One former program director at a commercial radio station explains how it works. “If you look at a typical record on FM radio,” he says, “the major labels say, ‘We want to add this single on such and such a date. Don’t play this till September thirtieth, because we can get forty other stations to add it on that date.’ And then the label can say to other stations, ‘Look forty other stations just added it, maybe you should too.’ And then the chart game starts from there.” The label works the record, orchestrating enthusiasm, employing a specialized language of “spins,” “power ups” and “heavies” that you see in the ads labels take out for records in radio trade publications. “The label says, ‘Hey, I think we’re seeing something, can you give us medium rotation?’ And then: ‘We’re shooting for heavies now, can you give us heavy rotation?’ ‘Yeah, we can give you heavies now!’ Then the label says, ‘We’re going for number one now. Can we power up to number one?’ And this is how it works at FM radio. And it’s not necessarily illegal, per se. They just all kind of work together on it.”
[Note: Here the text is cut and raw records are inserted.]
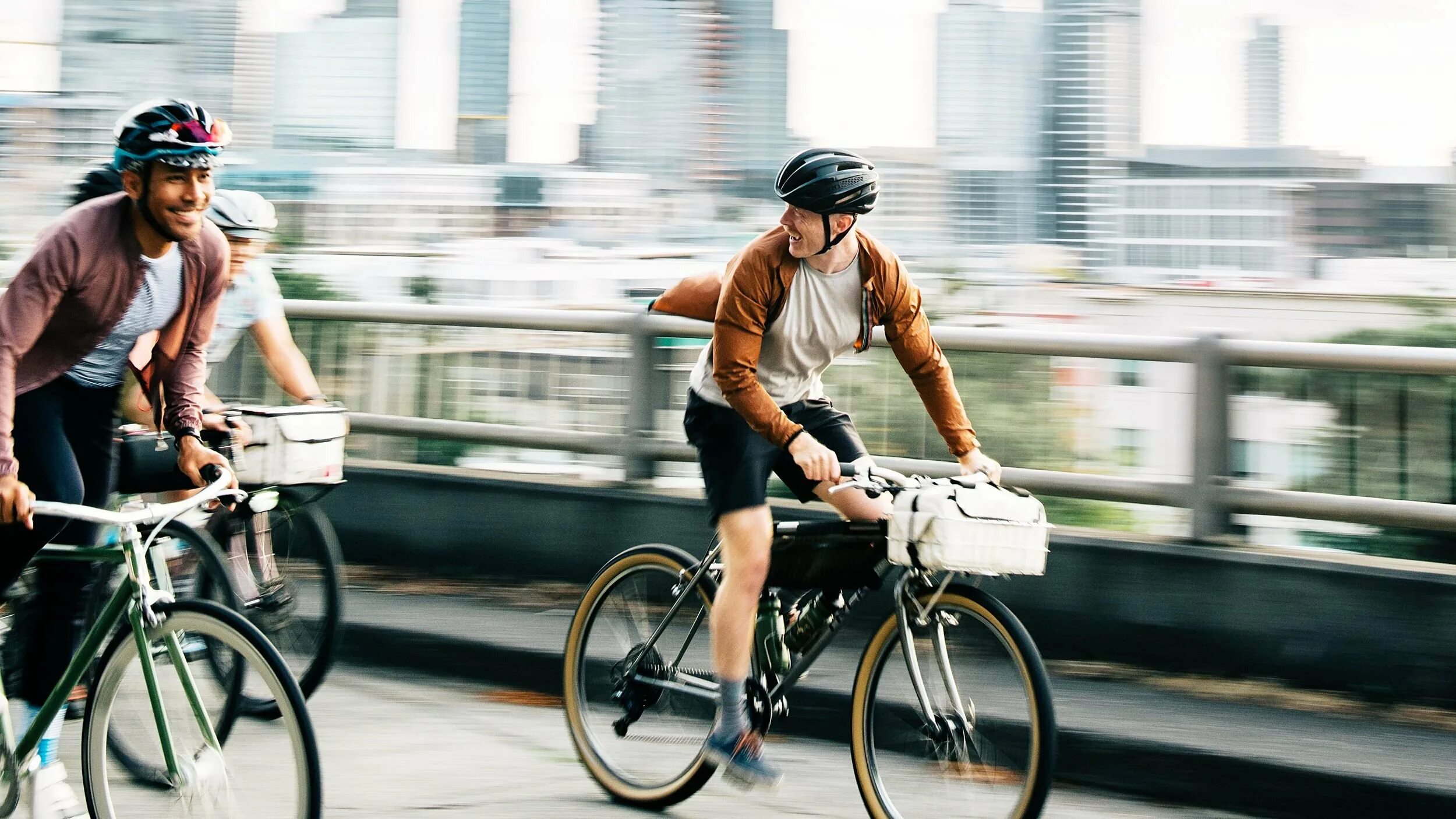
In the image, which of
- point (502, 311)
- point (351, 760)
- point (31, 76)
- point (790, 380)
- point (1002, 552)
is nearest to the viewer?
point (1002, 552)

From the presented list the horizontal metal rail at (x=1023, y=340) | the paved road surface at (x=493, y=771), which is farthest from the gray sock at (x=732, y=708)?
the horizontal metal rail at (x=1023, y=340)

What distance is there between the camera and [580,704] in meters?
4.94

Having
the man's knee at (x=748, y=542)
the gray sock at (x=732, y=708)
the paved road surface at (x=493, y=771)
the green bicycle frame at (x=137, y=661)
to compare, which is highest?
the man's knee at (x=748, y=542)

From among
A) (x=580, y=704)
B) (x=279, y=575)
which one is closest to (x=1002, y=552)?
(x=580, y=704)

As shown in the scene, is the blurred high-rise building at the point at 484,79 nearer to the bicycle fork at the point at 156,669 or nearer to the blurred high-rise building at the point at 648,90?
the blurred high-rise building at the point at 648,90

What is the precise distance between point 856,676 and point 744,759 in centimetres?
40

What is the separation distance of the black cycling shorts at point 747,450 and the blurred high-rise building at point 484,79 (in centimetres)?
717

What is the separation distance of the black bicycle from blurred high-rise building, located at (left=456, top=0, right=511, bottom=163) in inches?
275

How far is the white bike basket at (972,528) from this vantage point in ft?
12.0

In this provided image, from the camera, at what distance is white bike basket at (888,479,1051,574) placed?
3.65m

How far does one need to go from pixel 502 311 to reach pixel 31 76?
782 cm

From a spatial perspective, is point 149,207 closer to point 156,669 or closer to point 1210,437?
point 156,669

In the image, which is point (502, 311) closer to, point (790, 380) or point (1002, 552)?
point (790, 380)

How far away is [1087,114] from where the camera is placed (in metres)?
9.08
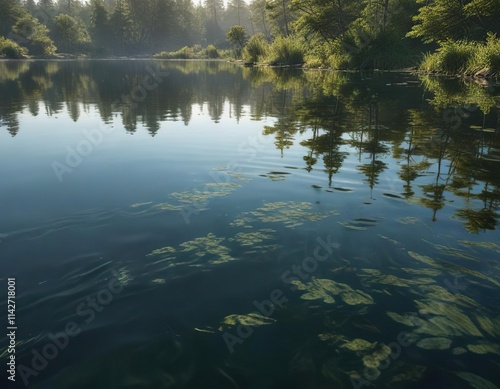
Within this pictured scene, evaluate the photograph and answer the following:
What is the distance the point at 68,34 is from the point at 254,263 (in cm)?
10572

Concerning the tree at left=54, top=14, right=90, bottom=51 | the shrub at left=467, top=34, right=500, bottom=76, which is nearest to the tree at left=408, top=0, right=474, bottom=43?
the shrub at left=467, top=34, right=500, bottom=76

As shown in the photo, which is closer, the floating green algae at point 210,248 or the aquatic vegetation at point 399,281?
the aquatic vegetation at point 399,281

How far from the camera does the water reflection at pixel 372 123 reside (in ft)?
20.3

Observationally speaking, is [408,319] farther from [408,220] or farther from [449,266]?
[408,220]

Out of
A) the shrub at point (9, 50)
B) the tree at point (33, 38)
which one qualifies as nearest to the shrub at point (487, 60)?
the shrub at point (9, 50)

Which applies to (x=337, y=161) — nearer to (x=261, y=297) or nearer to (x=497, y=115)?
(x=261, y=297)

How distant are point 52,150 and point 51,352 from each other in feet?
23.2

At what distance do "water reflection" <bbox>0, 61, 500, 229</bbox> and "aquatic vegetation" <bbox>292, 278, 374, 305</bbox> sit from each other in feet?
7.12

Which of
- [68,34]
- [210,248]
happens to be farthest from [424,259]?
[68,34]

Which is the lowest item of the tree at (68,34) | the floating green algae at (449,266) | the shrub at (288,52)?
the floating green algae at (449,266)

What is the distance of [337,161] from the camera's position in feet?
24.8

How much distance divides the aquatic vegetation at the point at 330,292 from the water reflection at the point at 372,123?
2.17 m

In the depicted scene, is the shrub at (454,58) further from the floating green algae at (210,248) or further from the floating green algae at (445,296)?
the floating green algae at (210,248)

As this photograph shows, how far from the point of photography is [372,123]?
1129 centimetres
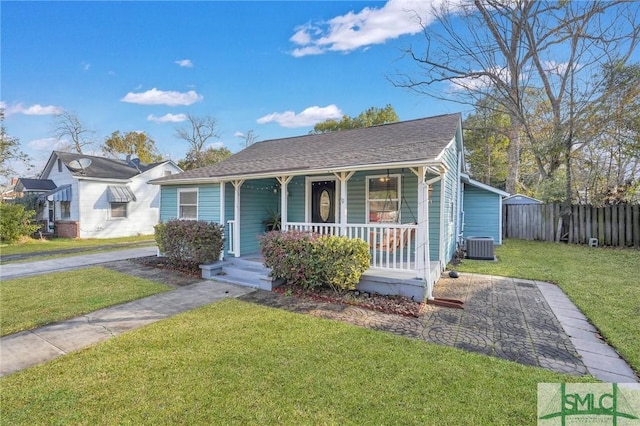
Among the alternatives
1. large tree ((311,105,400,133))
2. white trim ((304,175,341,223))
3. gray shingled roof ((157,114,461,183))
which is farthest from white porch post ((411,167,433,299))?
large tree ((311,105,400,133))

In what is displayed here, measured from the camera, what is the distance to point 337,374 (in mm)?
3090

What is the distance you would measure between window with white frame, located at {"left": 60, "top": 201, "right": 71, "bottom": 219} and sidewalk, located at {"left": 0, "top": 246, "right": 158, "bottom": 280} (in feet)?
25.7

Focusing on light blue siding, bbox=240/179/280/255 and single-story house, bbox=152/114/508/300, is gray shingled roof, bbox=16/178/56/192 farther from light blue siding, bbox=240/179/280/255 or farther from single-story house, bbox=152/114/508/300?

Radio is integral to the survival of the old hit-making mentality. Clive Davis would spend a fortune to promote songs to radio. In the ’70s, Davis was fired from Columbia for allegedly engaging in payola — a charge he always denied. These days song promotion is mostly above board. The label doesn’t pay for individual songs; it pays the radio station for access to its program directors, so a promotions person can personally pitch the music. Labels also send stars to Clear Channel’s big Jingle Ball Christmas concerts on both coasts and cities in between from which the radio conglomerate profits handsomely in ticket sales (a practice sometimes called “showola”).
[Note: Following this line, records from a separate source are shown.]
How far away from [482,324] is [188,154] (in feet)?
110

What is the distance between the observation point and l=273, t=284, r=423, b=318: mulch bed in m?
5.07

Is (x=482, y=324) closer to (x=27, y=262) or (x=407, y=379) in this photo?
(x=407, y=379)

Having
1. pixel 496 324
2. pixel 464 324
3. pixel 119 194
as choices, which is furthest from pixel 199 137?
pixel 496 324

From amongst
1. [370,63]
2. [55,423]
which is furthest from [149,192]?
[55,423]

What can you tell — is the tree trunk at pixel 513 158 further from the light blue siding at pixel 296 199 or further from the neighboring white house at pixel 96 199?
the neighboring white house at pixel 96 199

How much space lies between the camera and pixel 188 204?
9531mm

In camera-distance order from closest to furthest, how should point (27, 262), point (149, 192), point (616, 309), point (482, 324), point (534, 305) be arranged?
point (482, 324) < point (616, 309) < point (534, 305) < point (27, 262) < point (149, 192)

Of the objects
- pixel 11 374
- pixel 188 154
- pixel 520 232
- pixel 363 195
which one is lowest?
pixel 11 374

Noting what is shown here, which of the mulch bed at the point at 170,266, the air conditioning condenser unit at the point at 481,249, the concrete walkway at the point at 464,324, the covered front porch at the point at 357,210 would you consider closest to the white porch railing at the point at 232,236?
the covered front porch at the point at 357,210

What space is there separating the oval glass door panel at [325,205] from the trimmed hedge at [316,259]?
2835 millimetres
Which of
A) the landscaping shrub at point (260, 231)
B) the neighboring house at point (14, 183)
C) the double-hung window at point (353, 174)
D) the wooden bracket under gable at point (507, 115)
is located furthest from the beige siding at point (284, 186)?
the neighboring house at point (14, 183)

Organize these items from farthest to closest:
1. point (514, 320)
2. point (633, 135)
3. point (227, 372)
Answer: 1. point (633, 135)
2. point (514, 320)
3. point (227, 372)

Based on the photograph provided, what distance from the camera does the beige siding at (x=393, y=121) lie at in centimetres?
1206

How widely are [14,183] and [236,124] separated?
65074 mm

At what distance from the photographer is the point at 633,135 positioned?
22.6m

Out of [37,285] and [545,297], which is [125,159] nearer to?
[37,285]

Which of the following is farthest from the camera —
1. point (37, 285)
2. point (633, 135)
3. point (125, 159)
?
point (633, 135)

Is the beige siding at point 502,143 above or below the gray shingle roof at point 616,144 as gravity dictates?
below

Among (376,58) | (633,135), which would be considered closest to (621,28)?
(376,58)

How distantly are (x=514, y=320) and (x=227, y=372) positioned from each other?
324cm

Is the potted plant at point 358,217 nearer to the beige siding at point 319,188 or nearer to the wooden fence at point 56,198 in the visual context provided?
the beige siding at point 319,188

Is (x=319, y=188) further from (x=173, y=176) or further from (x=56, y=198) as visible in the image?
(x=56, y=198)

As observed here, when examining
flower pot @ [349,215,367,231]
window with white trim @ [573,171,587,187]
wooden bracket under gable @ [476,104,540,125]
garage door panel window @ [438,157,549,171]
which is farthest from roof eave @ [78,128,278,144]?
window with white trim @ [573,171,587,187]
Although the labels have lost much since the appearance of Napster, they still have one thing no one else has: their control of radio. The record and radio industries have been engaged in a mutually profitable, though at times adversarial, marriage for more than eighty years, and the old folks still love each other. Radio needs music that’s compelling enough to keep people listening through the ads, and the record companies need radio to sell records. Both need hits.

“Umbrella” was number one for seven weeks, and helped make Rihanna’s third album, Good Girl Gone Bad, her most successful to date, although once again her fans seemed to prefer to cherry-pick the singles. The video of “Umbrella” received four nominations for MTV’s 2007 Video Music Awards, and won for Video of the Year. Rihanna performed “Umbrella” at the 2008 Grammys, and later that night she and Jay-Z later took the stage together to claim the award for best sung collaboration — a moment of triumph for them both.
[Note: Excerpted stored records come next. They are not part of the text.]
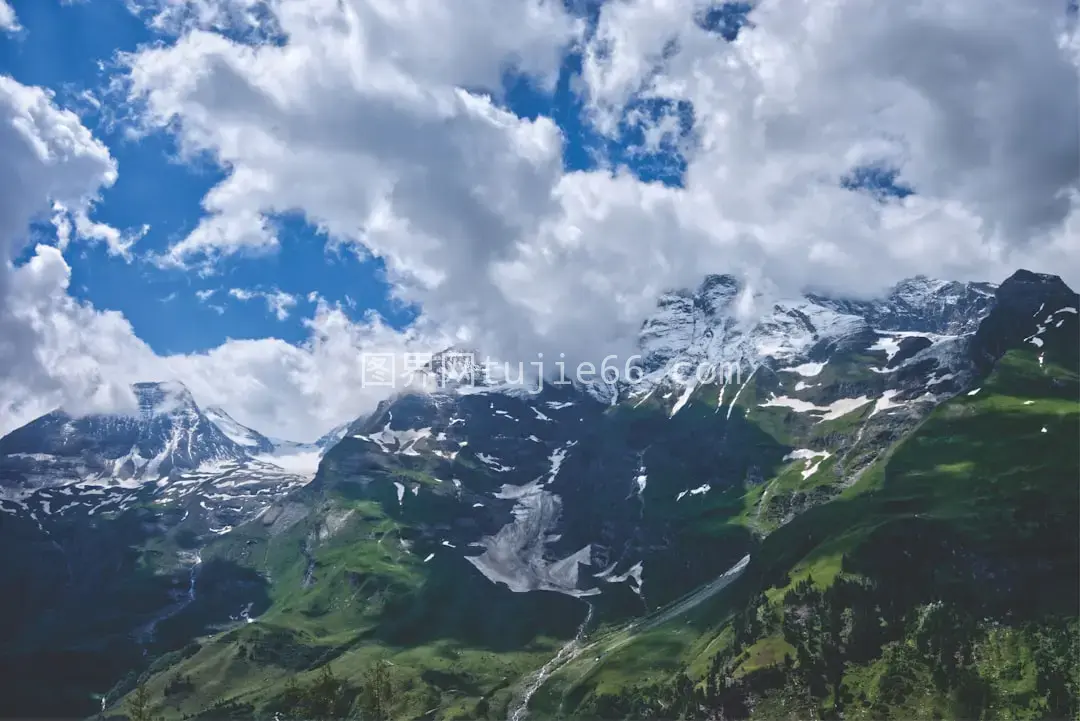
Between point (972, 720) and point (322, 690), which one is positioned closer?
point (322, 690)

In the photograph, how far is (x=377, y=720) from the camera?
128375 millimetres

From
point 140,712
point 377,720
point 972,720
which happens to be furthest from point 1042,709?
point 140,712

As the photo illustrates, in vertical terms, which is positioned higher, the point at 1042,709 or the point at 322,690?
the point at 322,690

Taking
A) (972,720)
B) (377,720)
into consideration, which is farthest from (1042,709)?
(377,720)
“Umbrella” marked the arrival of something new in pop: a digital icon. In the rock era, when the album was the standard unit of recorded music, listeners had ten or twelve songs to get to know the artist, but in the singles-oriented world of today, the artist has only three or four minutes to put their personality across, and at that Rihanna would prove to be without peer. She seems to release a new single each month, often recording the latest while she is on an eighty-city world tour promoting the previous ones. To keep her supplied with songs, her label and her manager periodically convene “writer camps” — weeklong conclaves, generally held in Los Angeles, where dozens of top producers and writers from around the world are brought in and shuffled and reshuffled in pairs over multiple-day writing sessions, in the hope of striking gold.

Last but not least, “Umbrella” was the song that earned Rihanna a prime spot at Clive Davis’s Grammy party the following year, on February 8, 2009 — the night her life would change again.